Instruction: Write out every line of the items below as a Markdown table with the columns "Row" and "Item text", numbering the rows and skipping blank lines. Leave the pictures out of the table.

Entries:
- - - - - - -

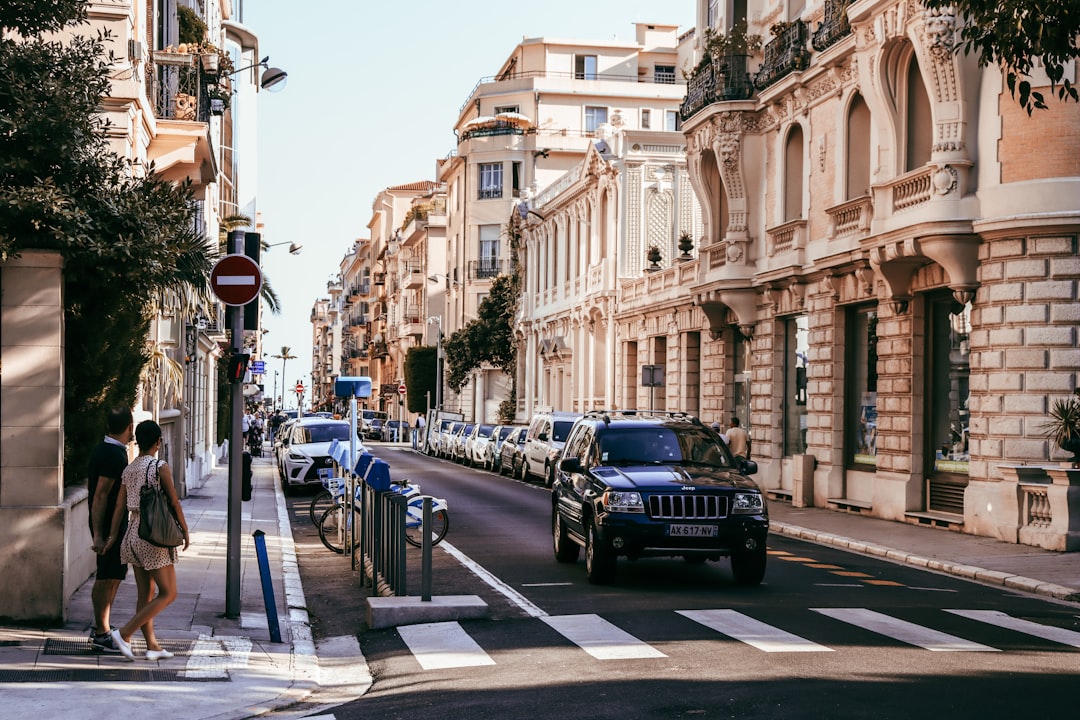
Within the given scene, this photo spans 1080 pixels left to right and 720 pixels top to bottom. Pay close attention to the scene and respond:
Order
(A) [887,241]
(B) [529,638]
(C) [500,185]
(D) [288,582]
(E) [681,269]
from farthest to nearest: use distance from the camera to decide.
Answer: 1. (C) [500,185]
2. (E) [681,269]
3. (A) [887,241]
4. (D) [288,582]
5. (B) [529,638]

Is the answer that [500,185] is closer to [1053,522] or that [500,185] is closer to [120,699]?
[1053,522]

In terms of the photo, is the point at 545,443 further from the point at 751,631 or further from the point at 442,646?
the point at 442,646

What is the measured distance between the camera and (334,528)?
67.4 ft

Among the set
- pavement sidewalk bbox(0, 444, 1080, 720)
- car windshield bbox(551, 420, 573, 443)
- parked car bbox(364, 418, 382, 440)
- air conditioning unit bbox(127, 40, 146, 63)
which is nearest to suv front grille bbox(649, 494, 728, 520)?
pavement sidewalk bbox(0, 444, 1080, 720)

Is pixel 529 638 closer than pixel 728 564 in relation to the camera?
Yes

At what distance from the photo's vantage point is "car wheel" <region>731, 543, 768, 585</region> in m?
14.6

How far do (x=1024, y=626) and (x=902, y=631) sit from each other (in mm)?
1363

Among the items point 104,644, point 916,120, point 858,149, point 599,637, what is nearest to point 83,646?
point 104,644

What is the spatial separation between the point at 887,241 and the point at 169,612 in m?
15.5

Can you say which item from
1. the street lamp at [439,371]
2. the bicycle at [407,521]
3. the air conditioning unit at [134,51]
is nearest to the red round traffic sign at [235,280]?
the bicycle at [407,521]

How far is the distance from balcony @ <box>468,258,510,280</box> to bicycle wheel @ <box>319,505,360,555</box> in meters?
65.3

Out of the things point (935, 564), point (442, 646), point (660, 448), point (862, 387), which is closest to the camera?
point (442, 646)

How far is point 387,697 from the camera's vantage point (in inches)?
Answer: 365

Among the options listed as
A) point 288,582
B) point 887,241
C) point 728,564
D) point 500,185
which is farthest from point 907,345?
point 500,185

- - - - - - -

Solution for this exercise:
| Row | Item text |
|---|---|
| 1 | Within the given scene, this photo spans 1080 pixels left to right and 720 pixels top to bottom. Pay close attention to the scene and respond: |
| 2 | Order |
| 3 | (A) [887,241] |
| 4 | (B) [529,638] |
| 5 | (C) [500,185] |
| 6 | (D) [288,582] |
| 7 | (E) [681,269] |
| 8 | from farthest to nearest: use distance from the camera to decide. |
| 9 | Answer: 1. (C) [500,185] |
| 10 | 2. (E) [681,269] |
| 11 | 3. (A) [887,241] |
| 12 | 4. (D) [288,582] |
| 13 | 5. (B) [529,638] |
| 14 | Is the answer that [500,185] is closer to [1053,522] or that [500,185] is closer to [120,699]? |
| 15 | [1053,522] |
| 16 | In terms of the photo, is the point at 545,443 further from the point at 751,631 or further from the point at 442,646? |
| 17 | the point at 442,646 |
| 18 | What is the measured distance between the camera and (334,528)? |
| 19 | 67.4 ft |
| 20 | Among the set |
| 21 | - pavement sidewalk bbox(0, 444, 1080, 720) |
| 22 | - car windshield bbox(551, 420, 573, 443) |
| 23 | - parked car bbox(364, 418, 382, 440) |
| 24 | - air conditioning unit bbox(127, 40, 146, 63) |
| 25 | which is nearest to suv front grille bbox(649, 494, 728, 520)? |
| 26 | pavement sidewalk bbox(0, 444, 1080, 720) |
| 27 | Is pixel 529 638 closer than pixel 728 564 in relation to the camera? |
| 28 | Yes |
| 29 | At what distance from the photo's vantage point is "car wheel" <region>731, 543, 768, 585</region> in m? |
| 30 | 14.6 |
| 31 | How far do (x=1024, y=626) and (x=902, y=631) sit from each other (in mm)? |
| 32 | 1363 |
| 33 | Among the items point 104,644, point 916,120, point 858,149, point 599,637, what is nearest to point 83,646? |
| 34 | point 104,644 |
| 35 | What is the spatial separation between the point at 887,241 and the point at 169,612 in m? |
| 36 | 15.5 |
| 37 | Can you say which item from |
| 38 | 1. the street lamp at [439,371] |
| 39 | 2. the bicycle at [407,521] |
| 40 | 3. the air conditioning unit at [134,51] |
| 41 | is nearest to the red round traffic sign at [235,280]? |
| 42 | the bicycle at [407,521] |
| 43 | How far is the distance from balcony @ <box>468,258,510,280</box> to bicycle wheel @ <box>319,505,360,555</box> in meters? |
| 44 | 65.3 |
| 45 | Out of the things point (935, 564), point (442, 646), point (660, 448), point (862, 387), which is closest to the camera? |
| 46 | point (442, 646) |
| 47 | How far is point 387,697 from the camera's vantage point (in inches)? |
| 48 | Answer: 365 |
| 49 | Among the options listed as |
| 50 | A) point 288,582 |
| 51 | B) point 887,241 |
| 52 | C) point 728,564 |
| 53 | D) point 500,185 |
| 54 | which is farthest from point 907,345? |
| 55 | point 500,185 |